2. Eating supper before going to bed
Eating supper before going to bed may increase the risk of cardiovascular disease. Health experts remind us that eating supper before going to bed, especially if the meal contains high-fat and high-sugar foods, will make it difficult for the body to thoroughly metabolize these foods. This may lead to cardiovascular problems in the long run. You will undoubtedly find it difficult to sleep if your stomach is busy trying to digest what you just ate, so it’s best to avoid eating within two hours of bedtime.
3. Holding your urine before going to bed
Many people clearly feel the need to pass urine before going to bed, but don’t want to go to the toilet again thinking they can tolerate it and wait. If this happens regularly, it will cause excessive urine storage in the bladder. In rare cases, the increasing pressure can push urine back through the ureter and into the kidneys, which can lead to an infection or kidney disease. Don’t take chances with your health! Besides, you will sleep more soundly if your bladder isn’t full.
4. Drinking alcohol before going to bed
When you drink alcohol before going to bed, it can prevent your body from entering into the deep, restorative stages of sleep. When your body stays mostly in the light sleep state you will not be fully rested and are likely to feel more tired after waking up. Particularly for obese patients and people with respiratory diseases, drinking before going to bed can inhibit their breathing, leading to sleep apnea.

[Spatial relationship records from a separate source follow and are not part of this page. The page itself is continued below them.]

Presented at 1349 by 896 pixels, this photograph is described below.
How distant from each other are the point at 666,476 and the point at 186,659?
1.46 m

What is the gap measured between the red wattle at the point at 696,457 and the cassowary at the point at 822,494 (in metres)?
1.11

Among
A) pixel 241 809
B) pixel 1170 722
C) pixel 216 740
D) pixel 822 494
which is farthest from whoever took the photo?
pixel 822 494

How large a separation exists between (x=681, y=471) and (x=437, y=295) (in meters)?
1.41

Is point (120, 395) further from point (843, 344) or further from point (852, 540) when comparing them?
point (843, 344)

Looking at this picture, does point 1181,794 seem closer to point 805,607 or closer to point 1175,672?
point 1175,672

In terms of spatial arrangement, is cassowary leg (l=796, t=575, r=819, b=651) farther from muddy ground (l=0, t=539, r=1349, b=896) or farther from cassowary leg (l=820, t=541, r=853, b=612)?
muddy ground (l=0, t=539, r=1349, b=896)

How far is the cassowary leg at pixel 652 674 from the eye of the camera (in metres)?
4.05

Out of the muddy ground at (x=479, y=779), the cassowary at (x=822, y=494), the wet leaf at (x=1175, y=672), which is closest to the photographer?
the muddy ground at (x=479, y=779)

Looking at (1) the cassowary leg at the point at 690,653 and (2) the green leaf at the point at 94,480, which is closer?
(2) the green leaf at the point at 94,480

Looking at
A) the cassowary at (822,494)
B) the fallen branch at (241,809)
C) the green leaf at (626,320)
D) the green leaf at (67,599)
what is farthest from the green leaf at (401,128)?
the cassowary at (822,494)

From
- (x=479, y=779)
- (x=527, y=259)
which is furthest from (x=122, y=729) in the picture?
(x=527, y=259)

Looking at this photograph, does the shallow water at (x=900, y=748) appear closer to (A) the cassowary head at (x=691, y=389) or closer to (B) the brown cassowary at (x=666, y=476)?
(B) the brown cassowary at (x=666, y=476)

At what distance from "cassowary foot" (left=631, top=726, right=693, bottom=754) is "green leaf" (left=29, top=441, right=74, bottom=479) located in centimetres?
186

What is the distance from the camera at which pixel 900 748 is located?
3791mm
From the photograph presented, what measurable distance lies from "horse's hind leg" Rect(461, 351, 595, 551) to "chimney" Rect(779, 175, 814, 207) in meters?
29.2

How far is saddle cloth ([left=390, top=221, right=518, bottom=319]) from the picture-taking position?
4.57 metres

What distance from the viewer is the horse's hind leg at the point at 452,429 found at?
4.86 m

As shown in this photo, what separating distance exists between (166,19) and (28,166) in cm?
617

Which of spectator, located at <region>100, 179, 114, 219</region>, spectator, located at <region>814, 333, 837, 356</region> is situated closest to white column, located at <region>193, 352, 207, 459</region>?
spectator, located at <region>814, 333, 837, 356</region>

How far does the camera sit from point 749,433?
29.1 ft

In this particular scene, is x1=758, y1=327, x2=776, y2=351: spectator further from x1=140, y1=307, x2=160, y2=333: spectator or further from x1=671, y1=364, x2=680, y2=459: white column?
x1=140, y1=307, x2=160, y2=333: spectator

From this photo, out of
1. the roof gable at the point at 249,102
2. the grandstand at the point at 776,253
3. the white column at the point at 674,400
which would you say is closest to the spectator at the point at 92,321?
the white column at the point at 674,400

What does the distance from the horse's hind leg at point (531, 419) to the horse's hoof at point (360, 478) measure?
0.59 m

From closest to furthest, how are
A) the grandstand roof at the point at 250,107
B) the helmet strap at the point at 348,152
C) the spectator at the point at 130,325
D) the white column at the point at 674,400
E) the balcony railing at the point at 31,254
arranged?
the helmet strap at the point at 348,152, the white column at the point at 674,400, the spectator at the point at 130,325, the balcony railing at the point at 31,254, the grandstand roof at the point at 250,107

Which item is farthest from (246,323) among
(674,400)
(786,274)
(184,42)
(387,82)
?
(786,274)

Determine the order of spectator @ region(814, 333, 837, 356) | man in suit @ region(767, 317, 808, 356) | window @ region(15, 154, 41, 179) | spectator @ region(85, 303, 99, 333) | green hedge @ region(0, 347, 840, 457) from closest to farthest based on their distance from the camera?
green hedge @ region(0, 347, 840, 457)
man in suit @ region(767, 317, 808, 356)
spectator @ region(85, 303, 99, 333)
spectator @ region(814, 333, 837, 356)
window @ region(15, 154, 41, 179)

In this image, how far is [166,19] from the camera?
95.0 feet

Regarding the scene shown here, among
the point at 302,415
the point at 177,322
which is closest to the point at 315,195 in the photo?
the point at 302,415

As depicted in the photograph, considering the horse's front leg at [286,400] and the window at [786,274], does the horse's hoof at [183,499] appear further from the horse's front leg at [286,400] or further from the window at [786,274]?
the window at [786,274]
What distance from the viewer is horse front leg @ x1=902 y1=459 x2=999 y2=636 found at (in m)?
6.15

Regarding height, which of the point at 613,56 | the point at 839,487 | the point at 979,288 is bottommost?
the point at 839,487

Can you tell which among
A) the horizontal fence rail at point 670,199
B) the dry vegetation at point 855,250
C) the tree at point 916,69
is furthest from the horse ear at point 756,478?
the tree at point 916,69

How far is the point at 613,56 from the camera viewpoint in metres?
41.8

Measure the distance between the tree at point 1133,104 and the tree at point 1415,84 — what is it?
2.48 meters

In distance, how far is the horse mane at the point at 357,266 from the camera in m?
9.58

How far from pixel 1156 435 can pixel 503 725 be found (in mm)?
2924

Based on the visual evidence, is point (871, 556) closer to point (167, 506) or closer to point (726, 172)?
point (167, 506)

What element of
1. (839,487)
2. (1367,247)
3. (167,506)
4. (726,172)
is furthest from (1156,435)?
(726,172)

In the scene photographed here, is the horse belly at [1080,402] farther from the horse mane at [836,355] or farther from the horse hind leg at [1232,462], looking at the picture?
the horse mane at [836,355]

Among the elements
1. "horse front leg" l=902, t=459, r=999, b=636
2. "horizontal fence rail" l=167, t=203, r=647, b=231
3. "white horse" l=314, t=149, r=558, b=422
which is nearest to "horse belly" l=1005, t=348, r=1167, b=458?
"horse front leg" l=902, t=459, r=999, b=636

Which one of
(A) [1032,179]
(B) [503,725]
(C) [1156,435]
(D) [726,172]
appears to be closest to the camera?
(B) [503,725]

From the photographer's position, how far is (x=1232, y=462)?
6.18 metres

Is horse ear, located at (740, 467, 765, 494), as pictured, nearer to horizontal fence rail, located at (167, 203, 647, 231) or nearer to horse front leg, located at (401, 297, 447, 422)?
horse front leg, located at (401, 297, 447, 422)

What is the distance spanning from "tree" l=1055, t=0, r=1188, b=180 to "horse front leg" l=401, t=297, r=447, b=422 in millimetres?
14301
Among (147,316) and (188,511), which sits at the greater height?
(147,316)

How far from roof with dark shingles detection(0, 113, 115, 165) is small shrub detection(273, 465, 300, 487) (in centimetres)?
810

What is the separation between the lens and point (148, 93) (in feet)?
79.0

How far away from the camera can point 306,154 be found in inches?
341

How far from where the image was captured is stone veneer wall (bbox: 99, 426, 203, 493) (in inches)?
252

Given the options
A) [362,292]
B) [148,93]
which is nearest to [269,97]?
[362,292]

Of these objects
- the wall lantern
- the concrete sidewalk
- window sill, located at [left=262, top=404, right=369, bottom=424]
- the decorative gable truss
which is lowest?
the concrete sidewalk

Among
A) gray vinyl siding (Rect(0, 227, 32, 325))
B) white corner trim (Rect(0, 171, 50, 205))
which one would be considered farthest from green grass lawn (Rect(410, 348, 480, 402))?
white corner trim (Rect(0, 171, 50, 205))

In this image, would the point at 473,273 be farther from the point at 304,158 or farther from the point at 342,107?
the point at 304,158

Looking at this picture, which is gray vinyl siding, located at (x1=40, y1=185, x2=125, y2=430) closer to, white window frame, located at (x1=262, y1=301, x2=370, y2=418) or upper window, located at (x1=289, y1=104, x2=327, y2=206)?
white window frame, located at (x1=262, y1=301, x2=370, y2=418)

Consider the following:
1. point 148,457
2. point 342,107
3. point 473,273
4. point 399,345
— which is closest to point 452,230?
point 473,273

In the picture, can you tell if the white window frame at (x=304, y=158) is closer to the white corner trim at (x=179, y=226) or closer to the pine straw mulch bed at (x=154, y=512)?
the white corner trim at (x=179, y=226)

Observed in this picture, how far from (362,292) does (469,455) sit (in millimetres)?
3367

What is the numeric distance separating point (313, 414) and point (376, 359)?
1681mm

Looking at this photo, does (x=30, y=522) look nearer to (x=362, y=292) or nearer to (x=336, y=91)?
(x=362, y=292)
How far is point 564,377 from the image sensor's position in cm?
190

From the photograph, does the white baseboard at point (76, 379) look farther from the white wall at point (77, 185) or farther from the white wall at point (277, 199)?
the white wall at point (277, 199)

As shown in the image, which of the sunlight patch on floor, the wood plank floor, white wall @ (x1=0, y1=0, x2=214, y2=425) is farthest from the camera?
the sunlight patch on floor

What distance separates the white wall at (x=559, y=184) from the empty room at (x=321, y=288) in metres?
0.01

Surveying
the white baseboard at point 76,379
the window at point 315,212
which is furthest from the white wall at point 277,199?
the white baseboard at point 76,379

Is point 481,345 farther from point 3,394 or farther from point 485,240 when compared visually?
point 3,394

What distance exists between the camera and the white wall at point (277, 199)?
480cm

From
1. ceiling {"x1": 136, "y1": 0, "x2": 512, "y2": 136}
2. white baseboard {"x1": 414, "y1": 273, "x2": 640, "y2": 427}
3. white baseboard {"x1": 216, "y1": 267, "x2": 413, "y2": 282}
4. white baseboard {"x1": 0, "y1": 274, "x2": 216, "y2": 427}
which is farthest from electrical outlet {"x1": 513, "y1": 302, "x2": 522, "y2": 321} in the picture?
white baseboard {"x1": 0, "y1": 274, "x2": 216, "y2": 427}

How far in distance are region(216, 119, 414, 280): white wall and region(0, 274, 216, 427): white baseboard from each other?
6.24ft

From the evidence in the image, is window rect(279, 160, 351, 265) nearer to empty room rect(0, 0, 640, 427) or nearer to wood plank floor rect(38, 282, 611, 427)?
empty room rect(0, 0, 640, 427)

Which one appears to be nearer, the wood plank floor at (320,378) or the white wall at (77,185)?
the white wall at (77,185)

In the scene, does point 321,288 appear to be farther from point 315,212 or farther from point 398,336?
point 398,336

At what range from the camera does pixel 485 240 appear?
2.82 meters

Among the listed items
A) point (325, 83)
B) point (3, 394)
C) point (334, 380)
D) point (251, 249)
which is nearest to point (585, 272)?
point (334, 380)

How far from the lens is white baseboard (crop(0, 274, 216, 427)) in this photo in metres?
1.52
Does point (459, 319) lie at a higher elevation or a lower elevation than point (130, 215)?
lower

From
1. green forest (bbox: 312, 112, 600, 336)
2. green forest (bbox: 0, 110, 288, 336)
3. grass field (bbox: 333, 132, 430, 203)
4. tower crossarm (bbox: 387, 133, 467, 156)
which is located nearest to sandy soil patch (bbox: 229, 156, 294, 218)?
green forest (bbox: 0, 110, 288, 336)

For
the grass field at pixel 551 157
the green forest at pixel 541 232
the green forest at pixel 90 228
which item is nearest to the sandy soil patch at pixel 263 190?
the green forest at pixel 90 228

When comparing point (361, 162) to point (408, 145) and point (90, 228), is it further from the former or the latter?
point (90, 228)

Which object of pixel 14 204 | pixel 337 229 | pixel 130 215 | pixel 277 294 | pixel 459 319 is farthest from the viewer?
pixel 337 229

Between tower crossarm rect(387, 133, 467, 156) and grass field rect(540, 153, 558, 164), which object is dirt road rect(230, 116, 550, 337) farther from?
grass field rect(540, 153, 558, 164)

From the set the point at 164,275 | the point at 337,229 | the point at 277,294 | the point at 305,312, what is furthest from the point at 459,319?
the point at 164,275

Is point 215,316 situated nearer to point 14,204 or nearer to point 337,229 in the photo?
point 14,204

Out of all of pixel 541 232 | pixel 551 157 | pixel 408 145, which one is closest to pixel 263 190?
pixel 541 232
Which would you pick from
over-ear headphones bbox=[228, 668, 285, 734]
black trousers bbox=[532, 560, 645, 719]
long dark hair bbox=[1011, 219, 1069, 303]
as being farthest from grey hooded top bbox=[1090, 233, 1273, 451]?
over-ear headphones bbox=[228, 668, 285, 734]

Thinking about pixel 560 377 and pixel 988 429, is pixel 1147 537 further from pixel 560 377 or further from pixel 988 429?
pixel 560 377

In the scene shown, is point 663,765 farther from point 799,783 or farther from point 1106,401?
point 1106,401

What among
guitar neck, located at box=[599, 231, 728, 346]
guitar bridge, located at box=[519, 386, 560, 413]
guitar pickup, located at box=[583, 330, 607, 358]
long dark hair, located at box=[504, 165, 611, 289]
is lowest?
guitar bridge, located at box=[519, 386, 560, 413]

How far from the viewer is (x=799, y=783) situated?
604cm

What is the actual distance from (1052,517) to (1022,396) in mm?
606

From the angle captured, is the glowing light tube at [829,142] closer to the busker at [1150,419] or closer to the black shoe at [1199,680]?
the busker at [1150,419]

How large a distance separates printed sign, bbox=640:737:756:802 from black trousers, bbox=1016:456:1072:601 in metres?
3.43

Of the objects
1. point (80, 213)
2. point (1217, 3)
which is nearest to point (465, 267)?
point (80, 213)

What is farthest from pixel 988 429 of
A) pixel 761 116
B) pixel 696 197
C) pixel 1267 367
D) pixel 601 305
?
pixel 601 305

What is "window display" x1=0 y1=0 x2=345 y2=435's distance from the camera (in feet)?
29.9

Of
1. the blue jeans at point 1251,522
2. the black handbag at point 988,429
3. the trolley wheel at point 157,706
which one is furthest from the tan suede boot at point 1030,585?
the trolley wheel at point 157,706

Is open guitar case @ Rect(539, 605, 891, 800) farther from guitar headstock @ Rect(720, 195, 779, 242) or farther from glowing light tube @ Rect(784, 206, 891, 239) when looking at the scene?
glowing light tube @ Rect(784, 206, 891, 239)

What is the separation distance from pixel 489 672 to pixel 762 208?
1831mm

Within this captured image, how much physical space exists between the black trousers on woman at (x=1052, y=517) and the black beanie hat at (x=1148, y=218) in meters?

Now, here are some good habits to develop so you will always be in good health.
1. Exercise more
Long-term lack of exercise can easily lead to poor blood circulation. If the body’s metabolic capacity is not good, it is easy to get sick. Exercise allows the body to have a good metabolic rate and better blood circulation, and as Cicero said: “Exercise and temperance will preserve something of our youthful vigor, even into old age.”
2. Smile more
If a person is always smiling, positive, and optimistic, then they will leave little room for negativity. People who smile often can maintain a happy mood, and their lifespan is relatively longer than that of people who often wear a sad face. A smile is the cheapest form of medical treatment there is! If you want to keep yourself looking young, you need to maintain a good mood so that you will not only have a beautiful face, but also a healthy body.
3. Drink tea frequently
The Chinese medical book Compendium of Materia Medica tells us: “The nature of tea is bitter and cold, which can reduce body’s inner heat the most.” “Inner heat” is a unique concept in traditional Chinese medicine (TCM). If yang is greater than yin, that means your body generates too much heat. Inner heat is thought to cause many diseases, and when heat reduces, your body comes into balance with yin and yang being proportional. Tea contains polyphenols, which have the function of lowering blood pressure, making it less likely one will suffer a stroke. Moreover, the polysaccharides in tea can reduce blood sugar. So go ahead and drink tea frequently, knowing you’re getting some great health benefits in every cup!